GotRadio Retro 80s, GotRadio Retro 80s Live, GotRadio Retro 80s Listen Online, 80s Radio, USA

Then there was another mystery, not as common as the headless shrimp, but one that looked like a sort of jellyfish, with radiating lines out, and this strange hole in the middle. And about twenty years ago, it was discovered that actually, there is a link between this and this. This bit is not a separate shrimp, it's actually a claw. And this bit is not a jellyfish, it's a mouth. And in the mouth you can see something that looks very significant. Could these be teeth? And were these not legs but spikes, used to stab and grab prey? The two were, in fact, connected. But now we have a most perfect fossil, which really demonstrates that that is indeed the case. This, you might say, is the Mona Lisa of the Burgess Shales. This specimen, at last, gave scientists a picture of the complete animal. It had plates along its back, and a tail at the rear end. It was a swimmer. And between those two spiked claws at the front there was a mouth Online Radio with teeth. This was the hunter they had been looking for. The scientist who discovered the claws called them anomalocaris, meaning strange shrimp. That name is now used for the whole animal.

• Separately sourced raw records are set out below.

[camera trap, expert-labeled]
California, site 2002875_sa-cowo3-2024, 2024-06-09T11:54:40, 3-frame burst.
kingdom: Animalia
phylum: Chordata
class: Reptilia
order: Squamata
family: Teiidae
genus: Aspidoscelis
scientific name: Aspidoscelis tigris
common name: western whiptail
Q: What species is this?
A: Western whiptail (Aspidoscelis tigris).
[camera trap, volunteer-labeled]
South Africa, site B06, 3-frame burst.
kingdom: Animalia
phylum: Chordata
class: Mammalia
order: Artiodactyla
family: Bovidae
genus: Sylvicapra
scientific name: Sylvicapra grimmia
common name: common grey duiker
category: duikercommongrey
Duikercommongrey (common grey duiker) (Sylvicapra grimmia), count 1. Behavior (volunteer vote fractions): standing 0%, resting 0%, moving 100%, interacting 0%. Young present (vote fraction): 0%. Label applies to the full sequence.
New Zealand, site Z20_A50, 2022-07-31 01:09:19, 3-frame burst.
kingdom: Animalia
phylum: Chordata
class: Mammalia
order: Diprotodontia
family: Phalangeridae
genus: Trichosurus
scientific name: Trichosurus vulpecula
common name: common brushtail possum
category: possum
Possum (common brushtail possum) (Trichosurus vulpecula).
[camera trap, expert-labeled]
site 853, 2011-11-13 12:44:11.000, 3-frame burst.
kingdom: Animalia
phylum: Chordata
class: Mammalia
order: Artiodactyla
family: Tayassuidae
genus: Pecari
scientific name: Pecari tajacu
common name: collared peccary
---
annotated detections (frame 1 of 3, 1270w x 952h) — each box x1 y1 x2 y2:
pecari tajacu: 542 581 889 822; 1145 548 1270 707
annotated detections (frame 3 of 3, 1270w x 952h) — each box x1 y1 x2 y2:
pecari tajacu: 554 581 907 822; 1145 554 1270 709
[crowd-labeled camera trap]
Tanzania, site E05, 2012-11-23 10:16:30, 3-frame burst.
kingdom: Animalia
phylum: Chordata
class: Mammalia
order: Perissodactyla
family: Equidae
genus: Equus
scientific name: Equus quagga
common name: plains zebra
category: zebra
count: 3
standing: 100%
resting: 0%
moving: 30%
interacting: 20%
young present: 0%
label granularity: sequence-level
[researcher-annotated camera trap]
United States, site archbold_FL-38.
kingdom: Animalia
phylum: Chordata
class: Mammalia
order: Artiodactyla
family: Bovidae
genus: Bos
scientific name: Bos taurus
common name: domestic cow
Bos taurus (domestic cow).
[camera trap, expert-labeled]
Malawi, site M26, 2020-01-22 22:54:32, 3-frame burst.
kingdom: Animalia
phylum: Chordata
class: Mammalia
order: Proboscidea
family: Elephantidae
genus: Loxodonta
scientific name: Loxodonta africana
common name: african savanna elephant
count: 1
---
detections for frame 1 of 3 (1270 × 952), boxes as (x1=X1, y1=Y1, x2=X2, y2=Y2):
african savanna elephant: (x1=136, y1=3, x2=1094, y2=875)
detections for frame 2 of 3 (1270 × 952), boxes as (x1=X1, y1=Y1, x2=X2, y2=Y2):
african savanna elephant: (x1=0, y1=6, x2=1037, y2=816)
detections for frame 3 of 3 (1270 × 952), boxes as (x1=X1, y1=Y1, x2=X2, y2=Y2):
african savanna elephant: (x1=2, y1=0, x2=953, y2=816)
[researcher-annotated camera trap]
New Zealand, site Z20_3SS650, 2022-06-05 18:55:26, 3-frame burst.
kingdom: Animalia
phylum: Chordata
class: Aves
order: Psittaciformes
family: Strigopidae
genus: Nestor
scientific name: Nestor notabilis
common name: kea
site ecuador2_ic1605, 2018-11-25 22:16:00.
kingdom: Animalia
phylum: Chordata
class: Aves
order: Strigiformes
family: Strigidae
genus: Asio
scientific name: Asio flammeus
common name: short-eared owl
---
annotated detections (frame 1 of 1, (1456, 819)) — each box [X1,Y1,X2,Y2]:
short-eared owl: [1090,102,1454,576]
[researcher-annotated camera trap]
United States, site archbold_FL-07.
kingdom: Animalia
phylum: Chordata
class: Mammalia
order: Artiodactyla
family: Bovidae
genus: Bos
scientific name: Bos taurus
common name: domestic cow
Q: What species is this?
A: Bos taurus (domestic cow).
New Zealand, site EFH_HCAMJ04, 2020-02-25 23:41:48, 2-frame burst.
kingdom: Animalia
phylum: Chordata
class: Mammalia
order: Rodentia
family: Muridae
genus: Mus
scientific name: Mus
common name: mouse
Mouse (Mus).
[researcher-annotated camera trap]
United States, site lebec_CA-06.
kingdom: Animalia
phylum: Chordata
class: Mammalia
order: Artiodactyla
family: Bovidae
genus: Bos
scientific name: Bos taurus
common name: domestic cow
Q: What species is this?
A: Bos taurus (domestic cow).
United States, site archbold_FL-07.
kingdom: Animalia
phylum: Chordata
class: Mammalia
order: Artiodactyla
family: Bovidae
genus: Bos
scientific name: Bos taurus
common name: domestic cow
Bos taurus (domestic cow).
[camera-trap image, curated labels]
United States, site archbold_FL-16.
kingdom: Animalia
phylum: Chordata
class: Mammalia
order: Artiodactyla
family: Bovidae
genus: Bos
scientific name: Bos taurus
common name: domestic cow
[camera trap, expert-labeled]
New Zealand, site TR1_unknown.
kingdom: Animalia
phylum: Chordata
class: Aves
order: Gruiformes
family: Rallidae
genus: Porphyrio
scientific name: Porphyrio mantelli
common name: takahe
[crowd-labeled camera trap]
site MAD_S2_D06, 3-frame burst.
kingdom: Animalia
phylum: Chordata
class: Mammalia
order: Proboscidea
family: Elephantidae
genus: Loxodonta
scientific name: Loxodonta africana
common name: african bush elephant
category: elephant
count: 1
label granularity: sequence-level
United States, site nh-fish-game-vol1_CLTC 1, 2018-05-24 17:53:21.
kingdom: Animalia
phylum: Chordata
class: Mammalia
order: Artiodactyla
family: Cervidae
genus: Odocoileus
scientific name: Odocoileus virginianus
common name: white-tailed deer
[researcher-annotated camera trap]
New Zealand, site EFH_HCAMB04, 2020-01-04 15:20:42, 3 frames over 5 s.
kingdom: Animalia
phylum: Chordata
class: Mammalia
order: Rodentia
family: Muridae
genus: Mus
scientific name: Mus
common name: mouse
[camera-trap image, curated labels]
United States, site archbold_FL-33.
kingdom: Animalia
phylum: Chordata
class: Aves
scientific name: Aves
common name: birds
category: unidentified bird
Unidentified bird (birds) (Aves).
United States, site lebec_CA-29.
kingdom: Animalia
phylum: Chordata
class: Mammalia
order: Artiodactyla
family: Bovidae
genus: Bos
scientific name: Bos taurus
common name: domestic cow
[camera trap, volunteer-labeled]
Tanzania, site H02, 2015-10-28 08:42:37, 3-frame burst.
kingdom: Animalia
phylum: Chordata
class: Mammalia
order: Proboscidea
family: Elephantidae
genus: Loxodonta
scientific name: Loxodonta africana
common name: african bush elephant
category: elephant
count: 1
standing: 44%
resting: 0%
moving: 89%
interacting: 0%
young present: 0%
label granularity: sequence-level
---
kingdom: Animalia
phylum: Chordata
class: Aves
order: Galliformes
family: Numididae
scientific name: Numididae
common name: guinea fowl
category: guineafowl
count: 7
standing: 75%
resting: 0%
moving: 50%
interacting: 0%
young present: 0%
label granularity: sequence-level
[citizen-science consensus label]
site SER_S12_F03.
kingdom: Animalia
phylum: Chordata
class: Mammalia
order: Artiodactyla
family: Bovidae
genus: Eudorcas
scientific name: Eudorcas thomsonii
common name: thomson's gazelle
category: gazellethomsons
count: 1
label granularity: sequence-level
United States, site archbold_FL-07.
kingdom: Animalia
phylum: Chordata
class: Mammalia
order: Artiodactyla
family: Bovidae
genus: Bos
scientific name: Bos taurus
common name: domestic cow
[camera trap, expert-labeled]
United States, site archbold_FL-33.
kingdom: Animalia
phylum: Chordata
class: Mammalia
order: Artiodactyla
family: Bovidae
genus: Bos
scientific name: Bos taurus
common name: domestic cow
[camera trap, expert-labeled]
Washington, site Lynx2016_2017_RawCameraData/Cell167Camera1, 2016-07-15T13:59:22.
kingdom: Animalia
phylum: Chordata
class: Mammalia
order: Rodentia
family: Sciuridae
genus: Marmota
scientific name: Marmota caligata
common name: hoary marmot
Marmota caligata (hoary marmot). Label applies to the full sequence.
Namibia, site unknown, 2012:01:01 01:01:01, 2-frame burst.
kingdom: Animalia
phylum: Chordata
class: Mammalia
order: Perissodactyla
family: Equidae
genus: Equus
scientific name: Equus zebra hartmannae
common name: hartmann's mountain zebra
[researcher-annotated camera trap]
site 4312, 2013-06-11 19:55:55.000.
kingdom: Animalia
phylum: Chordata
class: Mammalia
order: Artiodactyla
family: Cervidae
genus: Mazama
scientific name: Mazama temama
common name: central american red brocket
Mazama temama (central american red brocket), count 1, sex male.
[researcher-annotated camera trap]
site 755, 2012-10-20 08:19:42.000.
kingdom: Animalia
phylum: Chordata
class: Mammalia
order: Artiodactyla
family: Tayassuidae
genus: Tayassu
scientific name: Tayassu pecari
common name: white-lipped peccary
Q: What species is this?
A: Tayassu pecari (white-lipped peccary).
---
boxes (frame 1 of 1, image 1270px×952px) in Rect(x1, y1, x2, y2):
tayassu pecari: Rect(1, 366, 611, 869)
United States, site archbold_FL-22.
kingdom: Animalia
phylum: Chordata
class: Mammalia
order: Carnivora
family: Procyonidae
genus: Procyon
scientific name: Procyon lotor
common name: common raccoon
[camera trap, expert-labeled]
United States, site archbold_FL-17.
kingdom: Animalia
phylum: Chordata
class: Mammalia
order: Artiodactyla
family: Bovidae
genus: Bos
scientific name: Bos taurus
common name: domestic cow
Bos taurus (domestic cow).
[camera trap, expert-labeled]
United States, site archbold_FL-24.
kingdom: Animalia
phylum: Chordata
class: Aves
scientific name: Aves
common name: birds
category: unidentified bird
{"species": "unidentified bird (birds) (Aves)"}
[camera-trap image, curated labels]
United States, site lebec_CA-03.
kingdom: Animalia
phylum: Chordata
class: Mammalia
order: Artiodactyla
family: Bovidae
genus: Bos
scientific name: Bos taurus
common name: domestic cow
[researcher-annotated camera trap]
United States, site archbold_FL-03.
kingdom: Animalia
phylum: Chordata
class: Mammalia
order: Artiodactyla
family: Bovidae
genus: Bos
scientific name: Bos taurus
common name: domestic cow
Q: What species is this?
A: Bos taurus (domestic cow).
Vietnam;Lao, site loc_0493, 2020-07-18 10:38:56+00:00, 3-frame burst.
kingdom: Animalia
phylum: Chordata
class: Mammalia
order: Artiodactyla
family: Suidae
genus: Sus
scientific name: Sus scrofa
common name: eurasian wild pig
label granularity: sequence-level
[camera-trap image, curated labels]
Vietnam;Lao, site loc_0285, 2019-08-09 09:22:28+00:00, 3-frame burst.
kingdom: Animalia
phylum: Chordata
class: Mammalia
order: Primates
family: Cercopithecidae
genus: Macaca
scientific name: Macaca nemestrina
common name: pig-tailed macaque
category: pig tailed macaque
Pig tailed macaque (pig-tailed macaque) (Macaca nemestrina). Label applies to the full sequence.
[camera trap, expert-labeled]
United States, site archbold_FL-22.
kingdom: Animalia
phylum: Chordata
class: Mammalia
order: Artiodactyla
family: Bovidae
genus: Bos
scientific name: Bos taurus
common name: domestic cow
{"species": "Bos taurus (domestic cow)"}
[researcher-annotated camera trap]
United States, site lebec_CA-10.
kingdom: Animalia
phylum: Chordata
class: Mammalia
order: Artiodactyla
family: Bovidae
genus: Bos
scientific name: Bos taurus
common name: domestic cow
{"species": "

With its large tail and flexible plates along its flanks, anomalocaris could propel itself through the water at speed. Other specimens show that it could grow to a length of nearly a metre, two feet or so. It was, as far as we know, the first big predator on Earth. We can get clues as to what it was like from an animal that is alive today. It's much smaller than anomalocaris, though remarkably similar. And it lives in Australia, here on the Great Barrier Reef. Professor Justin Marshall has been studying these ferocious and powerful hunters for over years. You have to very cautious about the way you handle them. If you pick them up they can knock the ends off your fingers. Fishermen call them thumb splitters because as they handle them they get thumbs and fingers split open. The other, slightly more technical name for them is mantis shrimp. They have a very ancient ancestry. Fossils of almost identical creatures have been found that date back million years.